[Problems to solve]
(a) Duplicate the section of the article on infrastructure models for online communities that opens with the words containing "Here’s her introduction" and closes with "(netenabler versus blackbox).".
(b) Sum up the article on infrastructure models for online communities in two sentences.
(c) Resume the article on infrastructure models for online communities from the point where it stops.

:: Page text ::

Phyles for platforms: Comparing the Corporate and the Mission Enterprise Model for the infrastructure provision of online communities

The mission enterprise model represents that profitability is not against community autonomous empowerment … while for mission enterprises the commons is the mission and the profit is the means, in corporations, the profit is the goal and the commons merely a byproduct.

* Paper: Commercial providers of infrastructure for collective action online. Case studies comparison: Flickr Corporation model and Wikihow Enterprise model. By Mayo Fuster Morell. For the 3rd Free culture research conference Berlin, October 2010

Mayo Fuster Morell has written a brilliant paper in which she compares the classic corporate model of providing collaborative infrastructures, who completely exclude participants from any governance, such as Flickr and Facebook, with a new model of mission oriented enterprises which adhere to what she calls the “netenabler” doctrine, and allow for the self-governance of communities, with Wikihow as case study.

Here’s her introduction on the different types of arrangements for collaborative platforms:

“The Online Creation Communities can be classified in terms of how their provision spaces function.

Two main axes concerning the infrastructure provision strategies can be distinguished: open versus closed to community involvement in infrastructure provision, and freedom and autonomy versus dependency on the infrastructure (netenabler versus blackbox).

Five main models of online infrastructure provision can be distinguished:

* Corporation services,
* mission enterprises,
* university networks,
* representational foundations and
* assemblearian collective self-provision

Each option of these models has advantages and disadvantages, and importantly, these models differently shape the communities generated in terms of participation growth and type of collaboration established.”

“The two models of infrastructure governance based on for-profit strategies: corporate service model and mission enterprise model:

The corporate model of infrastructure governance is characterized by a provider body closed to participant involvement and based on blackbox conditions.

Participants are “trapped” in the platform, as the copyright and proprietary software framework restricts the freedom and autonomy of the participants in the platform. The corporation model applies to cases of communities owned by communications companies with large pools of technological skills such as Google, the provider of YouTube.

:::
:: Dataset entries ::

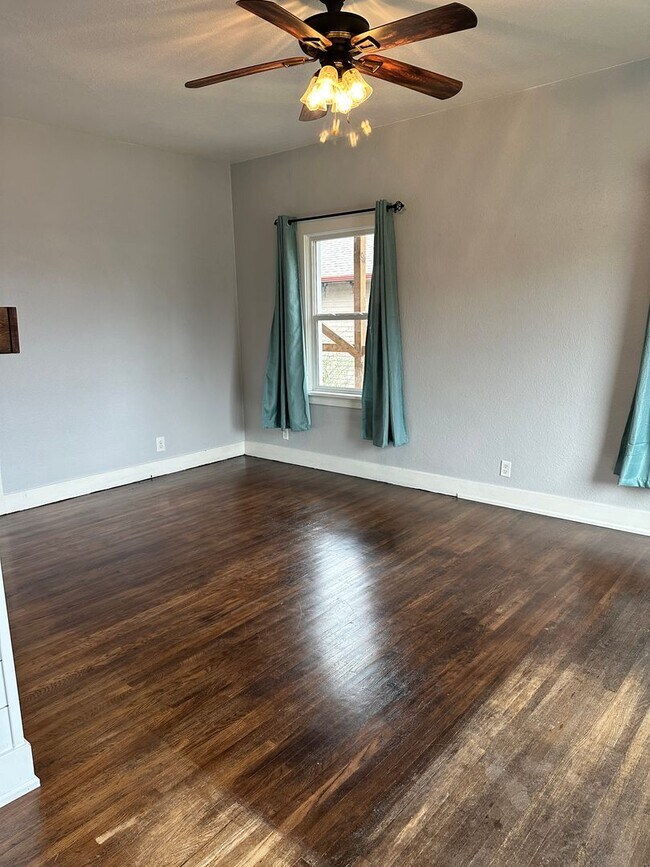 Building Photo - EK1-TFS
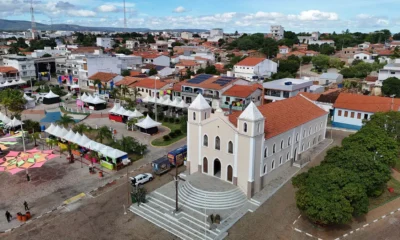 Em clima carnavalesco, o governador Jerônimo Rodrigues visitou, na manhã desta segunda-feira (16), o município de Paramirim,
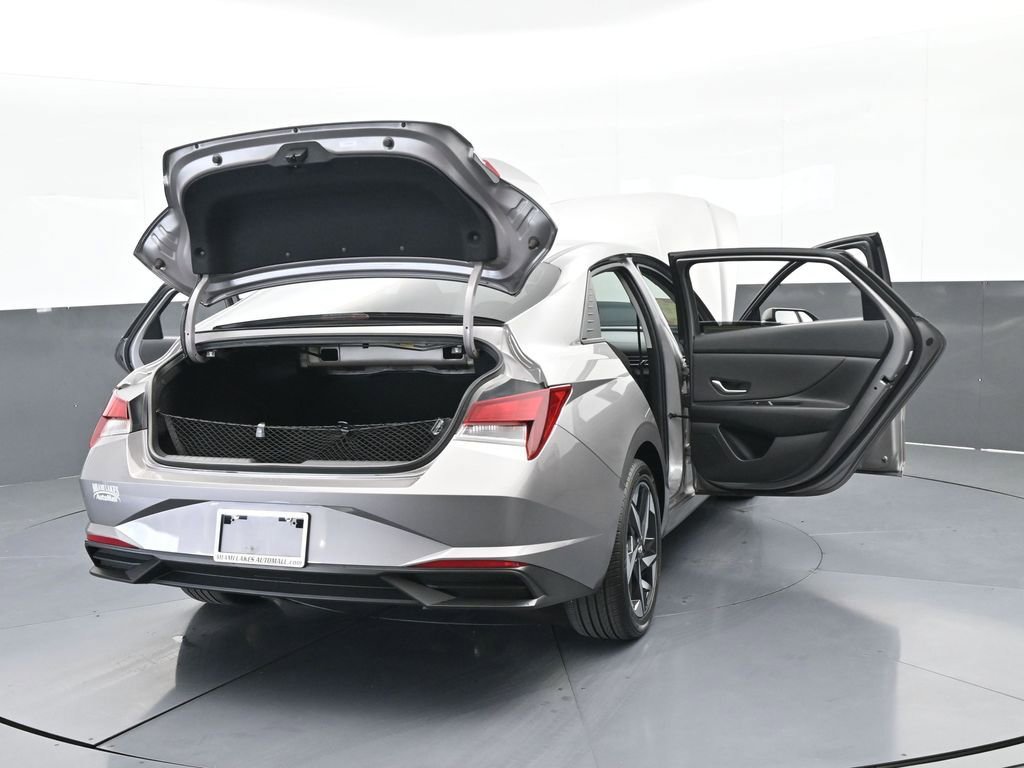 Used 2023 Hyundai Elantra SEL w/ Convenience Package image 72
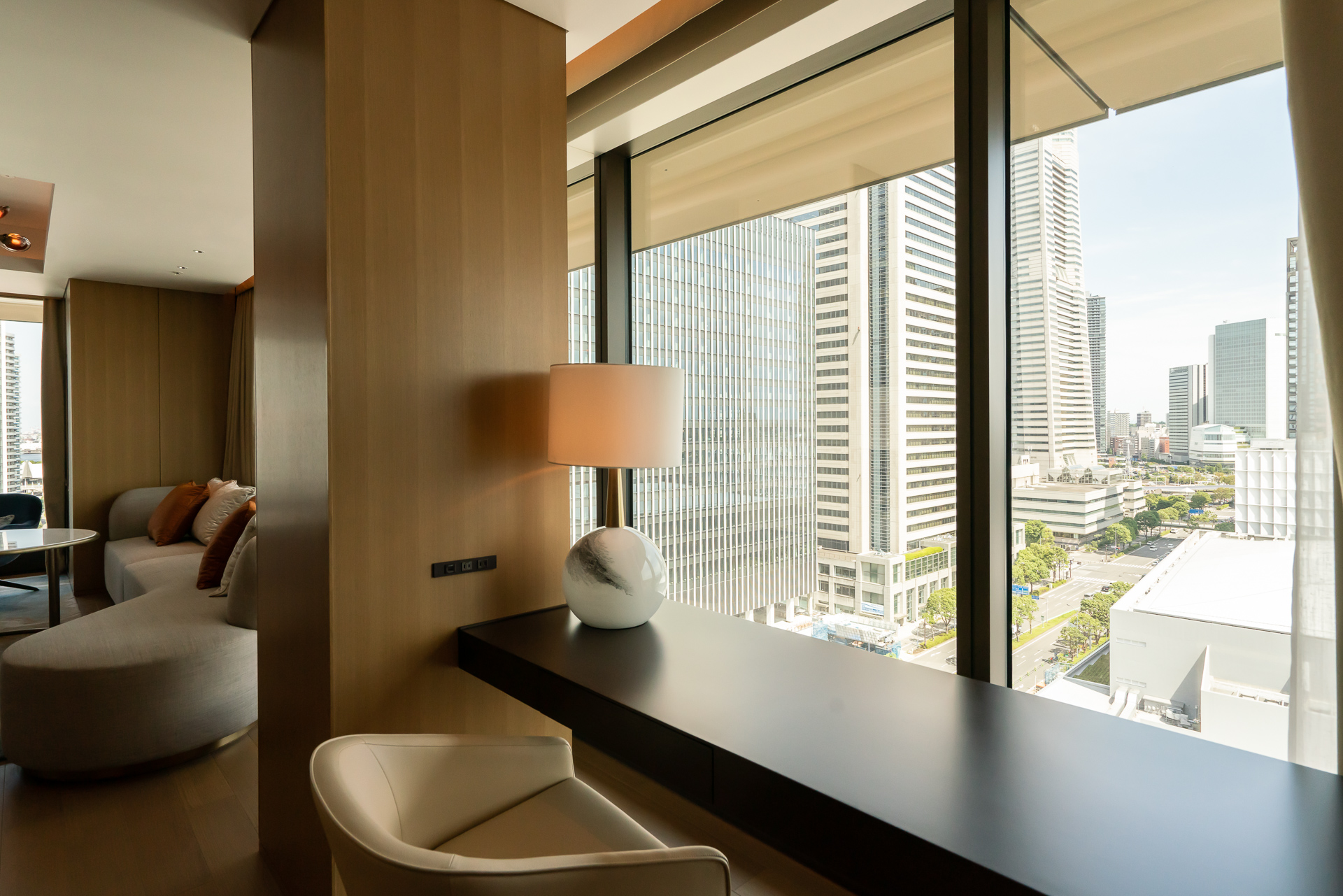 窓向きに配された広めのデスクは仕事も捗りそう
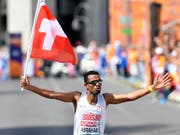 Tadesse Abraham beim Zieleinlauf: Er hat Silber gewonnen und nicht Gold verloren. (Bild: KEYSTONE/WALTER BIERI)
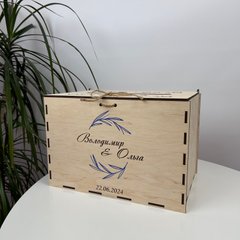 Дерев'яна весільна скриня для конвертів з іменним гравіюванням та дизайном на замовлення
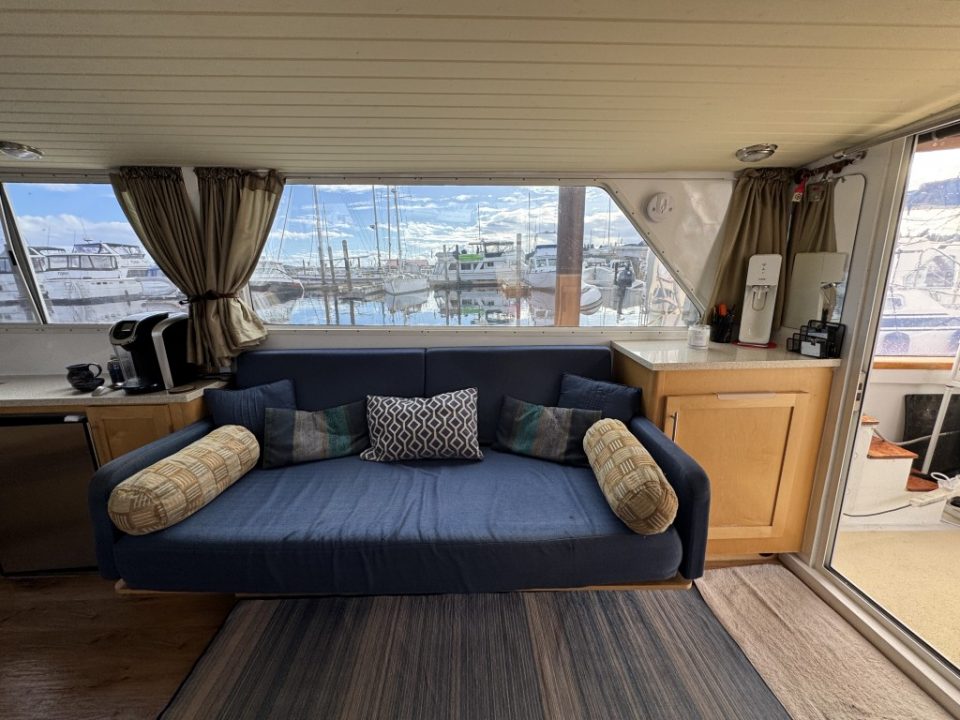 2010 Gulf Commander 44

:::

[Responses to the tasks]
(a)
Here’s her introduction on the different types of arrangements for collaborative platforms:

“The Online Creation Communities can be classified in terms of how their provision spaces function.

Two main axes concerning the infrastructure provision strategies can be distinguished: open versus closed to community involvement in infrastructure provision, and freedom and autonomy versus dependency on the infrastructure (netenabler versus blackbox).

(b) The article presents a paper by Mayo Fuster Morell that compares the corporate model of providing collaborative infrastructure, which excludes participants from governance, with a mission enterprise model that allows communities to govern themselves, using Flickr and Wikihow as case studies. It quotes her classification of five models of online infrastructure provision and her description of the corporate model, in which participants are trapped in the platform by copyright and proprietary software, as with YouTube under Google.

(c)
The Mission Enterprise Model of Infrastructure Governance is characterized by being closed to participant involvement. Importantly, the enterprise model is based on netenabler conditions, which favor the autonomy of collaboration. The enterprise model is the case of startups, which maintain independence from big communications companies. It is a strategy for developing new business models which are compatible with netenabler conditions. One example is Wikihow, a how-to collaborative manual, or Wikitravel, a collaborative travel guide, both provided by small startups.”

She then focuses on the new mission enterprise model:

Mayo Fuster Morell:

“Although most of the literature focuses on corporations, these are not the only commercial providers.

There is another set of commercial providers, enterprises, which are based on a missionoriented and netenabler doctrine. Mission enterprises are distinct from corporations in aiming to preserve the free net philosophy. In this regard, they are based on the netenabler policy instead of the blackbox policy of corporations. As Stallman had already noted in the 1980s, this different policy has a profound political meaning, as blackbox conditions limit the freedom of speech and of association (Stallman, 1996; R. Stallman, Interview, Juny 12, 2007). This new willingness to show that it is possible to create profit and sustainability under netenabler conditions can be observed in the discourse of the mission enterprises: frequently, successful start ups are bought by large media corporations. However, mission enterprises tend to remain independent from corporations and do not “sell” the platforms to them. Examples of this trend are cooperatives such as FLOSS and also Wikihow and Wikitravel.

Some of the channels of the commercial providers for making profits are personalized publicity, payment for sophisticated aspects of the service, publication of contents generated on the platforms or the selling of participants’ profiles as social profile data. The distinction between these two models importantly lies in their different approaches to the net and participant’s freedom and autonomy towards the infrastructure mission enterprises is a convinced enable net and flow continuity (portability) and blackbox corporations are closed points of flow.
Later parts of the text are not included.